* **Assigned task A**:
Restate the paragraph beginning "Incidentally, in the case where" from the passage on X-ray radiation sources more briefly, keeping its main facts.
* **Assigned task B**:
In the passage on X-ray radiation sources, swap "aluminum" for "stainless steel" and write out the text from "There are the" to "tube is arranged.".
* **Assigned task C**:
Carry on the passage on X-ray radiation sources past its final sentence.

* **Quoted passage**:
===
There are the conventionally-developed X-ray radiation sources configured in the configuration wherein an X-ray tube, a high-voltage generation module, and others are incorporated in a housing having an X-ray radiation window. For example, in the industrial X-ray generation device described in Patent Literature 1, the high voltage side of a boost circuit and the cathode of the X-ray tube are arranged close to each other. For example, in the soft X-ray generation device described in Patent Literature 2, a thin film comprised of diamond grains with predetermined grain sizes is provided on the surface of an emitter. This device has the configuration wherein the whole housing of the X-ray tube is made of aluminum and wherein a metal member is located outside the surface where the cathode of the X-ray tube is arranged.
In the X-ray radiation sources as described above, it is conceivable to use alkali-containing glass, e.g., such as soda lime glass for a bottom plate of the housing or the like, from the viewpoint of matching the coefficient of thermal expansion thereof with that of power-supply terminals of the X-ray tube. Since the coefficient of thermal expansion of such glass is close to those of various electrodes and sealing materials arranged in the X-ray tube, it becomes feasible to form a vacuum housing with high vacuum maintaining performance.
Patent Literature 1: Japanese Patent Application Laid-open Publication No. 2012-49123
Patent Literature 2: Japanese Patent Application Laid-open Publication No. 2007-305565
Incidentally, in the case where the alkali-containing glass is used for the housing of the X-ray tube, if the glass is sandwiched between a high-voltage part such as the cathode to which a negative high voltage is applied and a low-voltage part such as various control circuits to which a low voltage (or the ground potential) is applied, alkali ions can be attracted to the potential of the high-voltage part to precipitate from the glass. We found that when such precipitation of alkali ions occurred and the alkali ions adhered to the electrode or the like in the X-ray tube, the potential relationship between the electrodes could change and there was a risk of causing a trouble of failure in maintaining a desired X-ray amount.
===
* **Supplied data**:

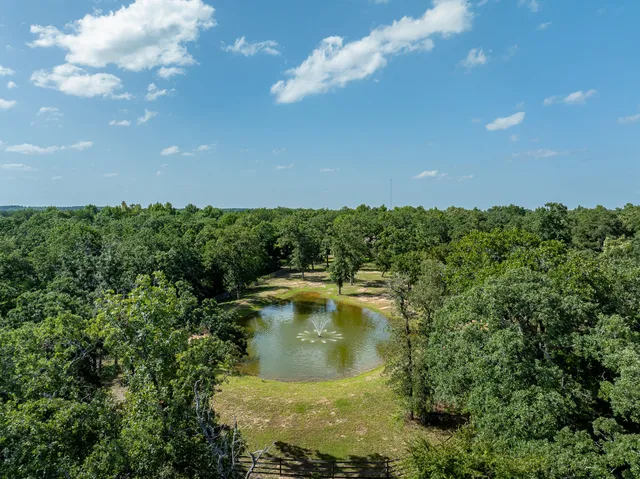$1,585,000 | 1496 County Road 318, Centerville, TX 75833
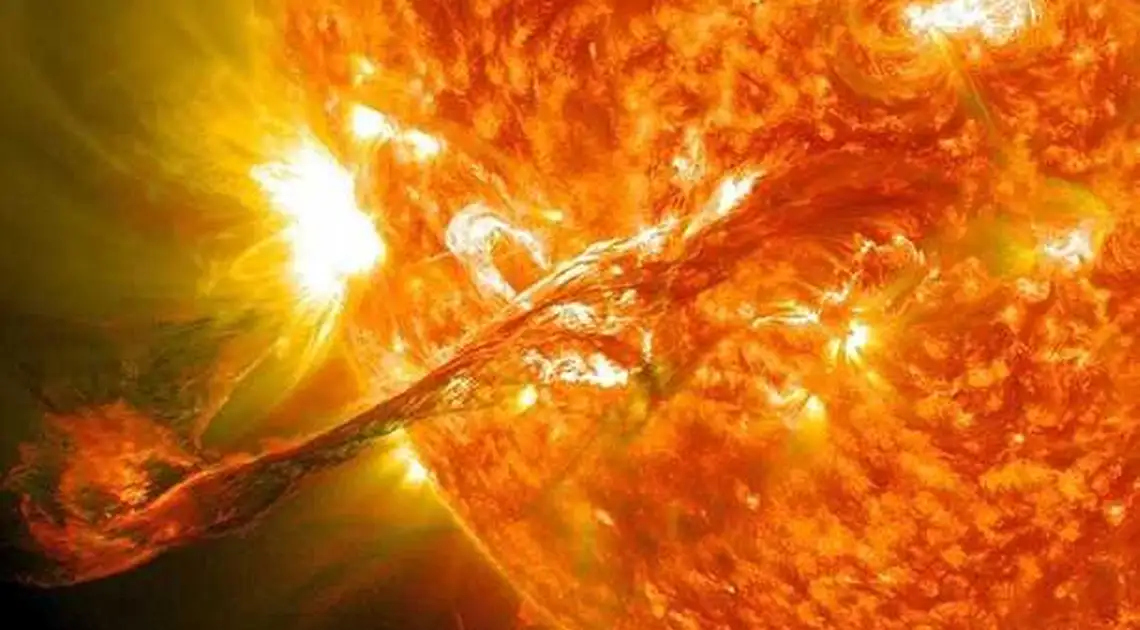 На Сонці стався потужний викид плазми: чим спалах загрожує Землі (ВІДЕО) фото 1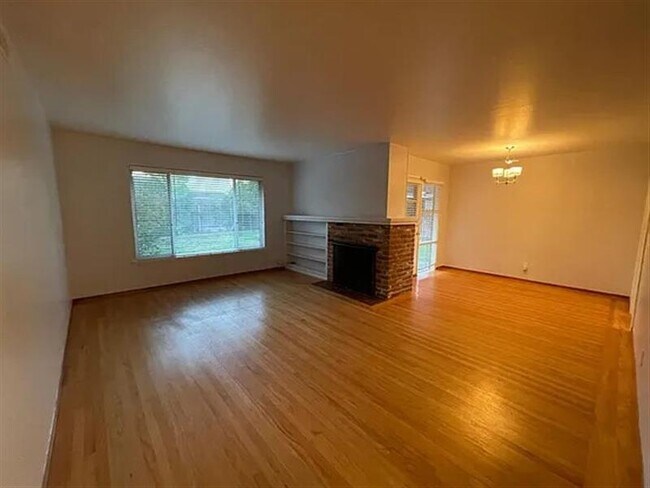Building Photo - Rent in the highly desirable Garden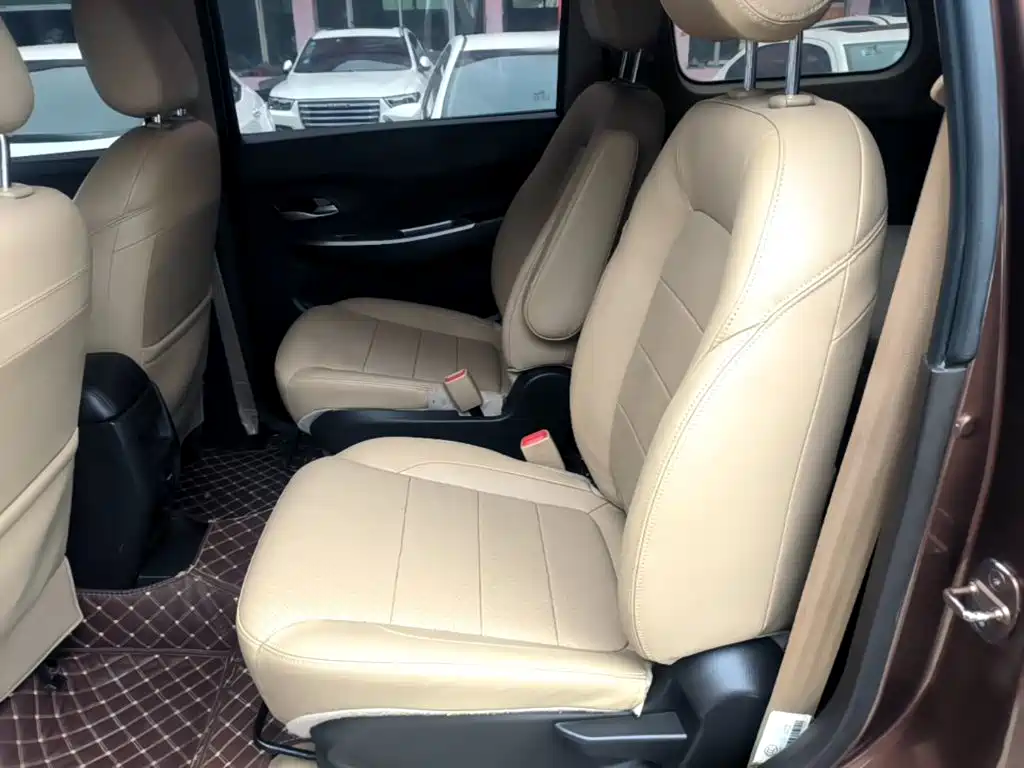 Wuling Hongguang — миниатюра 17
===
* **Task output A**:
If alkali-containing glass in the X-ray tube housing sits between a high-voltage part and a low-voltage part, alkali ions can be drawn toward the high-voltage potential and precipitate from the glass. The high-voltage part is one such as the cathode, which carries a negative high voltage. The low-voltage part is one such as the control circuits, which are at low voltage or ground. When these ions adhere to an electrode or similar part in the tube, the potential relationship between the electrodes can change. This risks a failure to maintain the desired X-ray amount.

* **Task output B**:
There are the conventionally-developed X-ray radiation sources configured in the configuration wherein an X-ray tube, a high-voltage generation module, and others are incorporated in a housing having an X-ray radiation window. For example, in the industrial X-ray generation device described in Patent Literature 1, the high voltage side of a boost circuit and the cathode of the X-ray tube are arranged close to each other. For example, in the soft X-ray generation device described in Patent Literature 2, a thin film comprised of diamond grains with predetermined grain sizes is provided on the surface of an emitter. This device has the configuration wherein the whole housing of the X-ray tube is made of stainless steel and wherein a metal member is located outside the surface where the cathode of the X-ray tube is arranged.

* **Task output C**:
The present invention has been accomplished in order to solve the above problem and it is an object of the present invention to provide an X-ray radiation source capable achieving stable operation by suppressing the precipitation of alkali ions from the housing.
In order to solve the above problem, an X-ray radiation source according to the present invention comprises: an X-ray tube having a cathode to which a negative high voltage is applied, a target generating X-rays with incidence of electrons from the cathode, and a housing that houses the cathode and the target and having an output window to output the X-rays generated from the target, to the outside; and a power supply unit generating the negative high voltage to be applied to the cathode, wherein the housing has a window wall provided with the output window, and a main body portion joined to the window wall to form a housing space for housing the cathode and the target, wherein the main body portion has a counter wall arranged opposite to the window wall and made of alkali-containing glass, and wherein the power supply unit has a high-voltage generation section to generate the negative high voltage, and a high-voltage region connected to the high-voltage generation section and where the counter wall is arranged.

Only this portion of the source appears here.